Mice were fed with an obesity-inducing type of diet for ten weeks, and researchers quickly found that those that started out with 25 grams of weight put on 16 grams. However, mice fed with the same diet but with potato extract included gained much less weight, about 7 grams. Researchers say that this phenomenon is due to the high concentration of polyphenol, which is an extremely beneficial chemical that exists in fruits and vegetables.
Professor Luis Agellon, author of the study, said in a press release: “We were astonished by the results. We thought this can’t be right – in fact, we ran the experiment again using a different batch of extract prepared from potatoes grown in another season, just to be certain.”
Obesity caused by overeating is still on the rise in Canada; it affects 1 in every 4 adults. Obesity is responsible for several diseases and health complications such cardiovascular issues and cancer. This study shows that potato extract can be a solution to prevent such conditions connected with obesity and diabetes.

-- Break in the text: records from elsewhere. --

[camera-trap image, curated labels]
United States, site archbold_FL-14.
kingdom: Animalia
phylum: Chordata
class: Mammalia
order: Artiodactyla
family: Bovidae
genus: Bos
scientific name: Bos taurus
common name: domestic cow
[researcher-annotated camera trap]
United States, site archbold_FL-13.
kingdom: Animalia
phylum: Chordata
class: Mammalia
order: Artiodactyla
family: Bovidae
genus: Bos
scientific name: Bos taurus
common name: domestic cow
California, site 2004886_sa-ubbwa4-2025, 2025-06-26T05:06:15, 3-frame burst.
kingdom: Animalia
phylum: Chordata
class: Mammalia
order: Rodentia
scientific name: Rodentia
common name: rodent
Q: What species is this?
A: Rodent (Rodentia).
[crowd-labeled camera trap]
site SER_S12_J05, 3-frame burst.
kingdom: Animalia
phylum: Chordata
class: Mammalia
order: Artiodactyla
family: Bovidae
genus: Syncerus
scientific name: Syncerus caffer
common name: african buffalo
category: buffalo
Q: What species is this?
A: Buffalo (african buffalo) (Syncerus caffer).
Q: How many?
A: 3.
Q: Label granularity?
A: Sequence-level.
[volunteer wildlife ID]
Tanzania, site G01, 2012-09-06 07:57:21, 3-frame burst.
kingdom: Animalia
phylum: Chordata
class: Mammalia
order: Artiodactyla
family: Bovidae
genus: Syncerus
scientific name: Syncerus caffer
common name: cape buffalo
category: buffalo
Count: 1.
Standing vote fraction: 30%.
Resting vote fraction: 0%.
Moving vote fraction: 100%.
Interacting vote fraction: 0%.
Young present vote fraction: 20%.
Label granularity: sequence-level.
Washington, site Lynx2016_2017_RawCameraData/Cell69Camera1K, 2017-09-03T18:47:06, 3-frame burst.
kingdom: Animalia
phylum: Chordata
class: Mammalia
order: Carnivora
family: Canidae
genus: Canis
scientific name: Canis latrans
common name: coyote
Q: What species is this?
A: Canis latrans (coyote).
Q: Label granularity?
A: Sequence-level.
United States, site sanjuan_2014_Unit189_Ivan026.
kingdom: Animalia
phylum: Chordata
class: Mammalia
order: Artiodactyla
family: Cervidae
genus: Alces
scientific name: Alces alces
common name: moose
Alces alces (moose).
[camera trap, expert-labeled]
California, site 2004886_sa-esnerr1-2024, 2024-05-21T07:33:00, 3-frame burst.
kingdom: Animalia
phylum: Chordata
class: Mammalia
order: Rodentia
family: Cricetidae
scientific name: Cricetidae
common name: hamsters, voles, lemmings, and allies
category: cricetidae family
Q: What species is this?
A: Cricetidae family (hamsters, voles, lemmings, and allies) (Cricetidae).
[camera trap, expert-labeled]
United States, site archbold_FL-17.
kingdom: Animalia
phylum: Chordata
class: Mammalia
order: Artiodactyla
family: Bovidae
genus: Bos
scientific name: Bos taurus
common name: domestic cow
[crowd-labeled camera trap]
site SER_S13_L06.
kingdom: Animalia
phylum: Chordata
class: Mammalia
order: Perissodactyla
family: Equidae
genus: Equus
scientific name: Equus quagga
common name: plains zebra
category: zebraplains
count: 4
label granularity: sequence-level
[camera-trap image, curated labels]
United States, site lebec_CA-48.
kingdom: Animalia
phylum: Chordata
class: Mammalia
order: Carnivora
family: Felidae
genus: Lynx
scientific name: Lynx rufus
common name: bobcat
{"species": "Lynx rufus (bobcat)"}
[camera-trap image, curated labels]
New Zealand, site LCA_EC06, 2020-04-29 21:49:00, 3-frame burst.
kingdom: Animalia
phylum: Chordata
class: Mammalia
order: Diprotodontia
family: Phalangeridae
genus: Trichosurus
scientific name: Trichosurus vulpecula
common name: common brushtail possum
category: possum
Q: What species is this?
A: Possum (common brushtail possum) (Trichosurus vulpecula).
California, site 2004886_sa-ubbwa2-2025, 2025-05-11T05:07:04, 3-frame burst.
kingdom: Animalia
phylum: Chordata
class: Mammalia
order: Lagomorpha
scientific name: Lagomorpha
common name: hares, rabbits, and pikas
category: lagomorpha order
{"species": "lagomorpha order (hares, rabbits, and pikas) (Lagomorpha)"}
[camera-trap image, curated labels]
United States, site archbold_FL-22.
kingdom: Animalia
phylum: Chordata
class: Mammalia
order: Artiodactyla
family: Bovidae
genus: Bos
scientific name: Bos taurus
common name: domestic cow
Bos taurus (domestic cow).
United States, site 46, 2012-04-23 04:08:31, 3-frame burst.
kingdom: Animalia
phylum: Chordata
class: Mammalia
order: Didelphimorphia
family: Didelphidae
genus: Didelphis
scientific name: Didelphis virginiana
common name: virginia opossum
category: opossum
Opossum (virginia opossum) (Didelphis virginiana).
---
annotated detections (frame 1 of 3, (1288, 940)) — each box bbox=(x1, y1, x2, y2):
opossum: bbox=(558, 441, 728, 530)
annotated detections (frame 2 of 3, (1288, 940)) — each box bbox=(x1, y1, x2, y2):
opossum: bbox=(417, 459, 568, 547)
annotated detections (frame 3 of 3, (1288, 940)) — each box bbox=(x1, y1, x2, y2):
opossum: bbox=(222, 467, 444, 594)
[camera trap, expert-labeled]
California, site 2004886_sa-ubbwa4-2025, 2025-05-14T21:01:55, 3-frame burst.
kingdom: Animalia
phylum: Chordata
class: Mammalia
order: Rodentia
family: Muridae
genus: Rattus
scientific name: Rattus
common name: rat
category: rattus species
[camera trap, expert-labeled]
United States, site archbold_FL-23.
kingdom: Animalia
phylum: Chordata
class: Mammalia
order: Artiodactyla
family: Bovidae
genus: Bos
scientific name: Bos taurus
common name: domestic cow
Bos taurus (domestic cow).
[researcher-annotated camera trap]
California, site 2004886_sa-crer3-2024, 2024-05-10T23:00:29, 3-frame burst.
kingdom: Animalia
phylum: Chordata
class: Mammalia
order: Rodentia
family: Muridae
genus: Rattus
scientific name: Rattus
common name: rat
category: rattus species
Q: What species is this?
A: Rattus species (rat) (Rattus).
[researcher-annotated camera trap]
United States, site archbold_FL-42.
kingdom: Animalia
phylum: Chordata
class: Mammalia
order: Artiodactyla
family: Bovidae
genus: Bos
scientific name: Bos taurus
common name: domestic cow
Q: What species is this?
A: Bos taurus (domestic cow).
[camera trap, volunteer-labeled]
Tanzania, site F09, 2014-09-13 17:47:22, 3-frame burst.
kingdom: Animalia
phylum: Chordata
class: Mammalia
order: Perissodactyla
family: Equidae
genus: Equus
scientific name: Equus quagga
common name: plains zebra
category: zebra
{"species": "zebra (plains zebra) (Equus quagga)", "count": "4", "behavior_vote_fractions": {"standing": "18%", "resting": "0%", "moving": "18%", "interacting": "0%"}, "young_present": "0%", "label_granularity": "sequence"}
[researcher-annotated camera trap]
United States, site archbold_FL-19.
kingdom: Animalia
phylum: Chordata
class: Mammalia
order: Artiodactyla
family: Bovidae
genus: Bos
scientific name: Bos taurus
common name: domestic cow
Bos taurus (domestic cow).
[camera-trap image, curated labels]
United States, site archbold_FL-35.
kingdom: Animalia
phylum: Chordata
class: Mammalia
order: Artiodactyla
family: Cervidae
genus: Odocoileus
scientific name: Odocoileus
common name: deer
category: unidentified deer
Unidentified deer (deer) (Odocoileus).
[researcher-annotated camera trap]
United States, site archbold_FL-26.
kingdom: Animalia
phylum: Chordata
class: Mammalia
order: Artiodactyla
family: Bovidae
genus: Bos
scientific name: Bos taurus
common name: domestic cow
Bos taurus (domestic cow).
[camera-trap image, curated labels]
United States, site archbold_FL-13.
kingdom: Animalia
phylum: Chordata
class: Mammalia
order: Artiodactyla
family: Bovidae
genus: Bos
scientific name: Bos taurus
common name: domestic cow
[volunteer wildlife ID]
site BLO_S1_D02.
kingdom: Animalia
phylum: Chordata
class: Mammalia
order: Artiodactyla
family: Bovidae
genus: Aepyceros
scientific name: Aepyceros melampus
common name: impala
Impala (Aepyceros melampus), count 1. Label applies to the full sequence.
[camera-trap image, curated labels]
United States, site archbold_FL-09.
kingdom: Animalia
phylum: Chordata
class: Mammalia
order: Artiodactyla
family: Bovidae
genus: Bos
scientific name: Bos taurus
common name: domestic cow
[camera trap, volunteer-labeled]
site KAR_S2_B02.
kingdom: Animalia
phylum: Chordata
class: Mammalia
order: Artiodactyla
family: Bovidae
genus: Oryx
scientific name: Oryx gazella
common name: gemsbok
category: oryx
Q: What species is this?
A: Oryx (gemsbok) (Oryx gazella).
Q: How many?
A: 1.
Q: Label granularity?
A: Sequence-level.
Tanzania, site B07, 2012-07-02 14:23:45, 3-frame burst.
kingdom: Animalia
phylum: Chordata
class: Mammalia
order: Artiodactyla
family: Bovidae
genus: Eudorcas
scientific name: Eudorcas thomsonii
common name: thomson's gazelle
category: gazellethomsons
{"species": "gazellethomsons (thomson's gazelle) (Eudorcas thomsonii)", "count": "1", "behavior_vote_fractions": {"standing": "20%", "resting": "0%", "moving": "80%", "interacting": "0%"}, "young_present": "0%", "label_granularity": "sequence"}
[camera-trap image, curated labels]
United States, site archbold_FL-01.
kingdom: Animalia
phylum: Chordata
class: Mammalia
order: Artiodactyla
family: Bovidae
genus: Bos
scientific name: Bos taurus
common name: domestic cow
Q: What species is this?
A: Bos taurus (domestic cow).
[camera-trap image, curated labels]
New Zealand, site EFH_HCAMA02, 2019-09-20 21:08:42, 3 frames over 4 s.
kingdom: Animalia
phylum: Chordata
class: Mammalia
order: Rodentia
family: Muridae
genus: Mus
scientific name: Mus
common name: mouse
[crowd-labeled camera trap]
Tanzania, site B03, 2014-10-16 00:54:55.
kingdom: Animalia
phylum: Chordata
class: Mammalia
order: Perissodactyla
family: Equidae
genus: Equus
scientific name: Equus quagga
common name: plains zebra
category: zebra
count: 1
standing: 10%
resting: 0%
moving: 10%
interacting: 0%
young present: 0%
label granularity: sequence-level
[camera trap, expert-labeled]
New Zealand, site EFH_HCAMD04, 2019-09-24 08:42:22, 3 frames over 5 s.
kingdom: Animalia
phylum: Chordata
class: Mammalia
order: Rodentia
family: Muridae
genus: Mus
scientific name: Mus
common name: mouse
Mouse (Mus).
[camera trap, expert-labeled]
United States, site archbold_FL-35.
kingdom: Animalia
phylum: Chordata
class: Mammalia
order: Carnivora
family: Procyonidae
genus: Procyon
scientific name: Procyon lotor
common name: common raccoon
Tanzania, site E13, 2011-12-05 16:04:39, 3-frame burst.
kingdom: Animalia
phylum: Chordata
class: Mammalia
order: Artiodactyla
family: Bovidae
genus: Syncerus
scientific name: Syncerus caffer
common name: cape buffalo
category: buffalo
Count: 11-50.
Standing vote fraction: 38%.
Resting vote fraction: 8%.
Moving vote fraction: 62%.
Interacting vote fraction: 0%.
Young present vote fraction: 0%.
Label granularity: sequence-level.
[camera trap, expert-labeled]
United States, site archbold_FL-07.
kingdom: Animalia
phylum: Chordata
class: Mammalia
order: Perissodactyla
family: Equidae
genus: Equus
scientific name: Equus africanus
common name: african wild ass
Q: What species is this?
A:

Stan Kubow, lead author, said: “The daily dose of extract comes from 30 potatoes, but of course we don’t advise anyone to eat 30 potatoes a day as that would be an enormous number of calories.” The solution could be to provide a supplement or an ingredient that can be added in the kitchen. “In the famous French diet, considered to be very healthy, potatoes – not red wine – are the primary source of polyphenols. In North America, potatoes come third as a source of polyphenols – before the popular blueberries,” Kubon added. Most importantly, potatoes are inexpensive and already exist as part of many diets in several countries and cultures.
This study, published in the Molecular Nutrition & Food Research journal in late November, and funded by the Natural Sciences and Engineering Research Council of Canada, the Canadian Institutes of Health Research and the Canada Foundation for Innovation, was built based upon the personal research interests of the researchers involved.
To corroborate this discovery, clinical trials will serve as an important step to assess whether this phenomenon can also occur in humans and which are the appropriated doses for human consumption.